When he died, his extensive library became suddenly available to his descendants. My mother got most of his science texts, including a well-worn, first edition of every book written by Carl Sagan ((Sagan’s wikipedia entry is here)).
I had a cantering interest in science myself, spurred into a gallop by Star Trek and Bladerunner. The sudden overflow of books in our house meant that some of them were stored in my bedroom – I happened to pick Broca’s Brain ((you should buy it for yourself, or borrow a copy at your local library)) out of the shelf. That book marks my last attempt to reconcile my dim faith with the bright light of science. I was never the same. I could finally see that though the universe is cold and dangerous, there was still beauty and wonder in it.

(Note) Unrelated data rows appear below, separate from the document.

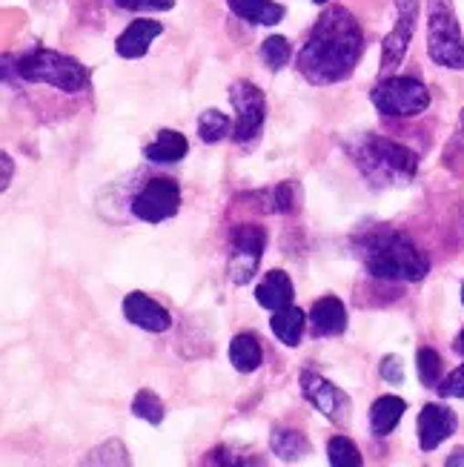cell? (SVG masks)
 I'll return each mask as SVG.
<instances>
[{
    "instance_id": "cell-21",
    "label": "cell",
    "mask_w": 464,
    "mask_h": 467,
    "mask_svg": "<svg viewBox=\"0 0 464 467\" xmlns=\"http://www.w3.org/2000/svg\"><path fill=\"white\" fill-rule=\"evenodd\" d=\"M227 356H230L232 370L241 373V376H250V373H255L261 368V364H264V348H261L258 336L250 333V330L232 336Z\"/></svg>"
},
{
    "instance_id": "cell-26",
    "label": "cell",
    "mask_w": 464,
    "mask_h": 467,
    "mask_svg": "<svg viewBox=\"0 0 464 467\" xmlns=\"http://www.w3.org/2000/svg\"><path fill=\"white\" fill-rule=\"evenodd\" d=\"M129 410H132L135 419L152 424V428H158V424L167 419V404H164V399H160V396H158L155 390H150V388H140V390L132 396Z\"/></svg>"
},
{
    "instance_id": "cell-37",
    "label": "cell",
    "mask_w": 464,
    "mask_h": 467,
    "mask_svg": "<svg viewBox=\"0 0 464 467\" xmlns=\"http://www.w3.org/2000/svg\"><path fill=\"white\" fill-rule=\"evenodd\" d=\"M310 4H315V6H327V4H333V0H310Z\"/></svg>"
},
{
    "instance_id": "cell-22",
    "label": "cell",
    "mask_w": 464,
    "mask_h": 467,
    "mask_svg": "<svg viewBox=\"0 0 464 467\" xmlns=\"http://www.w3.org/2000/svg\"><path fill=\"white\" fill-rule=\"evenodd\" d=\"M195 132H198V140L207 147H215V144H224V140H232V132H235V118L221 112L215 107L204 109L195 120Z\"/></svg>"
},
{
    "instance_id": "cell-32",
    "label": "cell",
    "mask_w": 464,
    "mask_h": 467,
    "mask_svg": "<svg viewBox=\"0 0 464 467\" xmlns=\"http://www.w3.org/2000/svg\"><path fill=\"white\" fill-rule=\"evenodd\" d=\"M436 393H438V399H445V401H450V399H464V361L459 364L456 370L445 373V379H441V384L436 388Z\"/></svg>"
},
{
    "instance_id": "cell-30",
    "label": "cell",
    "mask_w": 464,
    "mask_h": 467,
    "mask_svg": "<svg viewBox=\"0 0 464 467\" xmlns=\"http://www.w3.org/2000/svg\"><path fill=\"white\" fill-rule=\"evenodd\" d=\"M405 358L396 356V353H387L378 358V379L390 384V388H401L405 384Z\"/></svg>"
},
{
    "instance_id": "cell-38",
    "label": "cell",
    "mask_w": 464,
    "mask_h": 467,
    "mask_svg": "<svg viewBox=\"0 0 464 467\" xmlns=\"http://www.w3.org/2000/svg\"><path fill=\"white\" fill-rule=\"evenodd\" d=\"M461 307H464V281H461Z\"/></svg>"
},
{
    "instance_id": "cell-23",
    "label": "cell",
    "mask_w": 464,
    "mask_h": 467,
    "mask_svg": "<svg viewBox=\"0 0 464 467\" xmlns=\"http://www.w3.org/2000/svg\"><path fill=\"white\" fill-rule=\"evenodd\" d=\"M310 451H313V444L301 431H295V428H273L270 453L278 462H301L304 456H310Z\"/></svg>"
},
{
    "instance_id": "cell-34",
    "label": "cell",
    "mask_w": 464,
    "mask_h": 467,
    "mask_svg": "<svg viewBox=\"0 0 464 467\" xmlns=\"http://www.w3.org/2000/svg\"><path fill=\"white\" fill-rule=\"evenodd\" d=\"M445 464H448V467H464V448L450 451V456L445 459Z\"/></svg>"
},
{
    "instance_id": "cell-25",
    "label": "cell",
    "mask_w": 464,
    "mask_h": 467,
    "mask_svg": "<svg viewBox=\"0 0 464 467\" xmlns=\"http://www.w3.org/2000/svg\"><path fill=\"white\" fill-rule=\"evenodd\" d=\"M416 376L425 390H436L441 379H445V358H441V353L430 348V344L416 350Z\"/></svg>"
},
{
    "instance_id": "cell-13",
    "label": "cell",
    "mask_w": 464,
    "mask_h": 467,
    "mask_svg": "<svg viewBox=\"0 0 464 467\" xmlns=\"http://www.w3.org/2000/svg\"><path fill=\"white\" fill-rule=\"evenodd\" d=\"M120 313H124L127 324H132V327L144 330V333H152V336L170 333L175 324L172 313L164 307V304L140 290H132L124 296V301H120Z\"/></svg>"
},
{
    "instance_id": "cell-36",
    "label": "cell",
    "mask_w": 464,
    "mask_h": 467,
    "mask_svg": "<svg viewBox=\"0 0 464 467\" xmlns=\"http://www.w3.org/2000/svg\"><path fill=\"white\" fill-rule=\"evenodd\" d=\"M459 135L464 138V109H461V118H459Z\"/></svg>"
},
{
    "instance_id": "cell-17",
    "label": "cell",
    "mask_w": 464,
    "mask_h": 467,
    "mask_svg": "<svg viewBox=\"0 0 464 467\" xmlns=\"http://www.w3.org/2000/svg\"><path fill=\"white\" fill-rule=\"evenodd\" d=\"M140 155L152 167H175L190 155V140L180 130H160Z\"/></svg>"
},
{
    "instance_id": "cell-20",
    "label": "cell",
    "mask_w": 464,
    "mask_h": 467,
    "mask_svg": "<svg viewBox=\"0 0 464 467\" xmlns=\"http://www.w3.org/2000/svg\"><path fill=\"white\" fill-rule=\"evenodd\" d=\"M227 9L253 26H278L287 15V6L275 0H227Z\"/></svg>"
},
{
    "instance_id": "cell-10",
    "label": "cell",
    "mask_w": 464,
    "mask_h": 467,
    "mask_svg": "<svg viewBox=\"0 0 464 467\" xmlns=\"http://www.w3.org/2000/svg\"><path fill=\"white\" fill-rule=\"evenodd\" d=\"M396 20L393 29L381 40V55H378V78L393 75L401 69L405 57L410 52V44L416 37L418 15H421V0H393Z\"/></svg>"
},
{
    "instance_id": "cell-33",
    "label": "cell",
    "mask_w": 464,
    "mask_h": 467,
    "mask_svg": "<svg viewBox=\"0 0 464 467\" xmlns=\"http://www.w3.org/2000/svg\"><path fill=\"white\" fill-rule=\"evenodd\" d=\"M0 167H4V175H0V190H9L15 181V158L9 152H0Z\"/></svg>"
},
{
    "instance_id": "cell-9",
    "label": "cell",
    "mask_w": 464,
    "mask_h": 467,
    "mask_svg": "<svg viewBox=\"0 0 464 467\" xmlns=\"http://www.w3.org/2000/svg\"><path fill=\"white\" fill-rule=\"evenodd\" d=\"M230 107H232V118H235V132H232V144L238 147H255L261 132H264L267 124V115H270V104H267V95L261 89L255 80L250 78H238L230 84Z\"/></svg>"
},
{
    "instance_id": "cell-5",
    "label": "cell",
    "mask_w": 464,
    "mask_h": 467,
    "mask_svg": "<svg viewBox=\"0 0 464 467\" xmlns=\"http://www.w3.org/2000/svg\"><path fill=\"white\" fill-rule=\"evenodd\" d=\"M373 109L387 120H413L433 107L430 87L418 75H385L370 89Z\"/></svg>"
},
{
    "instance_id": "cell-15",
    "label": "cell",
    "mask_w": 464,
    "mask_h": 467,
    "mask_svg": "<svg viewBox=\"0 0 464 467\" xmlns=\"http://www.w3.org/2000/svg\"><path fill=\"white\" fill-rule=\"evenodd\" d=\"M307 321H310V336L313 338H338L347 333V304L338 296H321L310 304L307 310Z\"/></svg>"
},
{
    "instance_id": "cell-1",
    "label": "cell",
    "mask_w": 464,
    "mask_h": 467,
    "mask_svg": "<svg viewBox=\"0 0 464 467\" xmlns=\"http://www.w3.org/2000/svg\"><path fill=\"white\" fill-rule=\"evenodd\" d=\"M365 52L367 35L361 20L347 6L327 4L295 55V69L315 89L338 87L356 75Z\"/></svg>"
},
{
    "instance_id": "cell-31",
    "label": "cell",
    "mask_w": 464,
    "mask_h": 467,
    "mask_svg": "<svg viewBox=\"0 0 464 467\" xmlns=\"http://www.w3.org/2000/svg\"><path fill=\"white\" fill-rule=\"evenodd\" d=\"M112 4L120 12H144V15H160L175 9V0H112Z\"/></svg>"
},
{
    "instance_id": "cell-35",
    "label": "cell",
    "mask_w": 464,
    "mask_h": 467,
    "mask_svg": "<svg viewBox=\"0 0 464 467\" xmlns=\"http://www.w3.org/2000/svg\"><path fill=\"white\" fill-rule=\"evenodd\" d=\"M453 350L464 358V327L459 330V336H456V341H453Z\"/></svg>"
},
{
    "instance_id": "cell-3",
    "label": "cell",
    "mask_w": 464,
    "mask_h": 467,
    "mask_svg": "<svg viewBox=\"0 0 464 467\" xmlns=\"http://www.w3.org/2000/svg\"><path fill=\"white\" fill-rule=\"evenodd\" d=\"M345 150L356 170L376 190L407 187L418 175V164H421L418 152L410 144H405V140H396L390 135L361 132L353 140H347Z\"/></svg>"
},
{
    "instance_id": "cell-6",
    "label": "cell",
    "mask_w": 464,
    "mask_h": 467,
    "mask_svg": "<svg viewBox=\"0 0 464 467\" xmlns=\"http://www.w3.org/2000/svg\"><path fill=\"white\" fill-rule=\"evenodd\" d=\"M428 57L448 72H464V32L453 0H428Z\"/></svg>"
},
{
    "instance_id": "cell-24",
    "label": "cell",
    "mask_w": 464,
    "mask_h": 467,
    "mask_svg": "<svg viewBox=\"0 0 464 467\" xmlns=\"http://www.w3.org/2000/svg\"><path fill=\"white\" fill-rule=\"evenodd\" d=\"M295 49L290 44V37L284 35H267L264 40H261V47H258V57H261V64H264L270 72H281V69H287L293 60H295Z\"/></svg>"
},
{
    "instance_id": "cell-7",
    "label": "cell",
    "mask_w": 464,
    "mask_h": 467,
    "mask_svg": "<svg viewBox=\"0 0 464 467\" xmlns=\"http://www.w3.org/2000/svg\"><path fill=\"white\" fill-rule=\"evenodd\" d=\"M184 204V192H180V181L172 175H147L135 192L129 195V215L140 224L158 227L164 221H172Z\"/></svg>"
},
{
    "instance_id": "cell-2",
    "label": "cell",
    "mask_w": 464,
    "mask_h": 467,
    "mask_svg": "<svg viewBox=\"0 0 464 467\" xmlns=\"http://www.w3.org/2000/svg\"><path fill=\"white\" fill-rule=\"evenodd\" d=\"M353 255L373 281L390 287L421 284L433 270L430 253L405 227L393 224L361 227L353 235Z\"/></svg>"
},
{
    "instance_id": "cell-14",
    "label": "cell",
    "mask_w": 464,
    "mask_h": 467,
    "mask_svg": "<svg viewBox=\"0 0 464 467\" xmlns=\"http://www.w3.org/2000/svg\"><path fill=\"white\" fill-rule=\"evenodd\" d=\"M160 35H164V24H160V20H155L152 15H138L124 26V32L115 37V55L120 60L147 57Z\"/></svg>"
},
{
    "instance_id": "cell-18",
    "label": "cell",
    "mask_w": 464,
    "mask_h": 467,
    "mask_svg": "<svg viewBox=\"0 0 464 467\" xmlns=\"http://www.w3.org/2000/svg\"><path fill=\"white\" fill-rule=\"evenodd\" d=\"M407 413V401L396 396V393H381L367 410V428L376 439H387L396 433V428L401 424Z\"/></svg>"
},
{
    "instance_id": "cell-19",
    "label": "cell",
    "mask_w": 464,
    "mask_h": 467,
    "mask_svg": "<svg viewBox=\"0 0 464 467\" xmlns=\"http://www.w3.org/2000/svg\"><path fill=\"white\" fill-rule=\"evenodd\" d=\"M270 330L281 344H284V348L295 350L298 344L304 341L307 330H310L307 313L301 307H295V304H290V307H284V310H275L270 316Z\"/></svg>"
},
{
    "instance_id": "cell-16",
    "label": "cell",
    "mask_w": 464,
    "mask_h": 467,
    "mask_svg": "<svg viewBox=\"0 0 464 467\" xmlns=\"http://www.w3.org/2000/svg\"><path fill=\"white\" fill-rule=\"evenodd\" d=\"M255 304L267 313L284 310L290 304H295V284H293L290 273L275 267L261 275L255 284Z\"/></svg>"
},
{
    "instance_id": "cell-27",
    "label": "cell",
    "mask_w": 464,
    "mask_h": 467,
    "mask_svg": "<svg viewBox=\"0 0 464 467\" xmlns=\"http://www.w3.org/2000/svg\"><path fill=\"white\" fill-rule=\"evenodd\" d=\"M304 204V192H301L298 181H281L270 187V210L273 215H295Z\"/></svg>"
},
{
    "instance_id": "cell-4",
    "label": "cell",
    "mask_w": 464,
    "mask_h": 467,
    "mask_svg": "<svg viewBox=\"0 0 464 467\" xmlns=\"http://www.w3.org/2000/svg\"><path fill=\"white\" fill-rule=\"evenodd\" d=\"M4 72H15V80L26 87H46L67 98L92 92V72L84 60L49 47H29L20 55L6 52Z\"/></svg>"
},
{
    "instance_id": "cell-29",
    "label": "cell",
    "mask_w": 464,
    "mask_h": 467,
    "mask_svg": "<svg viewBox=\"0 0 464 467\" xmlns=\"http://www.w3.org/2000/svg\"><path fill=\"white\" fill-rule=\"evenodd\" d=\"M80 464H132V456L127 451V444L120 439H109L104 444H98L95 451H89Z\"/></svg>"
},
{
    "instance_id": "cell-8",
    "label": "cell",
    "mask_w": 464,
    "mask_h": 467,
    "mask_svg": "<svg viewBox=\"0 0 464 467\" xmlns=\"http://www.w3.org/2000/svg\"><path fill=\"white\" fill-rule=\"evenodd\" d=\"M267 227L258 221H241L227 233V278L235 287H247L261 273V258L267 253Z\"/></svg>"
},
{
    "instance_id": "cell-11",
    "label": "cell",
    "mask_w": 464,
    "mask_h": 467,
    "mask_svg": "<svg viewBox=\"0 0 464 467\" xmlns=\"http://www.w3.org/2000/svg\"><path fill=\"white\" fill-rule=\"evenodd\" d=\"M298 390L318 416H325L327 421H333L335 428H347L353 401L335 381H330L325 373L304 368L298 373Z\"/></svg>"
},
{
    "instance_id": "cell-12",
    "label": "cell",
    "mask_w": 464,
    "mask_h": 467,
    "mask_svg": "<svg viewBox=\"0 0 464 467\" xmlns=\"http://www.w3.org/2000/svg\"><path fill=\"white\" fill-rule=\"evenodd\" d=\"M459 431V416L450 404L445 401H428L425 408L418 410L416 419V439H418V451L421 453H433L438 451L448 439H453Z\"/></svg>"
},
{
    "instance_id": "cell-28",
    "label": "cell",
    "mask_w": 464,
    "mask_h": 467,
    "mask_svg": "<svg viewBox=\"0 0 464 467\" xmlns=\"http://www.w3.org/2000/svg\"><path fill=\"white\" fill-rule=\"evenodd\" d=\"M327 464L330 467H361L365 464V456H361L358 444L350 436L335 433L327 439Z\"/></svg>"
}]
</instances>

The cog clicked again, and that started moving other cogs. I could no longer imagine a world in which an omniscient, omnipotent intelligence held sway over the universe. God was pushed more and more into the margins of my world view until I found that he didn’t need to be there at all.
I don’t know if Dr. Hazlett had the same misgivings that I did. I don’t know that he ever made the cognitive leap from belief to nonbelief. Sadly, I was not old enough and he was not young enough for our paths to cross as intellectual beings. But knowing what I know about him, and having been given the gift of science and critical thinking by him, I know that he was probably thinking about it. I don’t need my grandfather to have been an atheist like me in order to respect and admire him.
I don’t know if Mr. Lobdell is an atheist now, but I imagine he’s well on his way. I wish Mr. Lobdell well on finally getting his own cogs to click. Once you start them, they’re pretty damn hard to stop.
There are no fat, magical men in the North Pole – it’s a cold, dangerous place.
But that doesn’t mean it can’t be beautiful.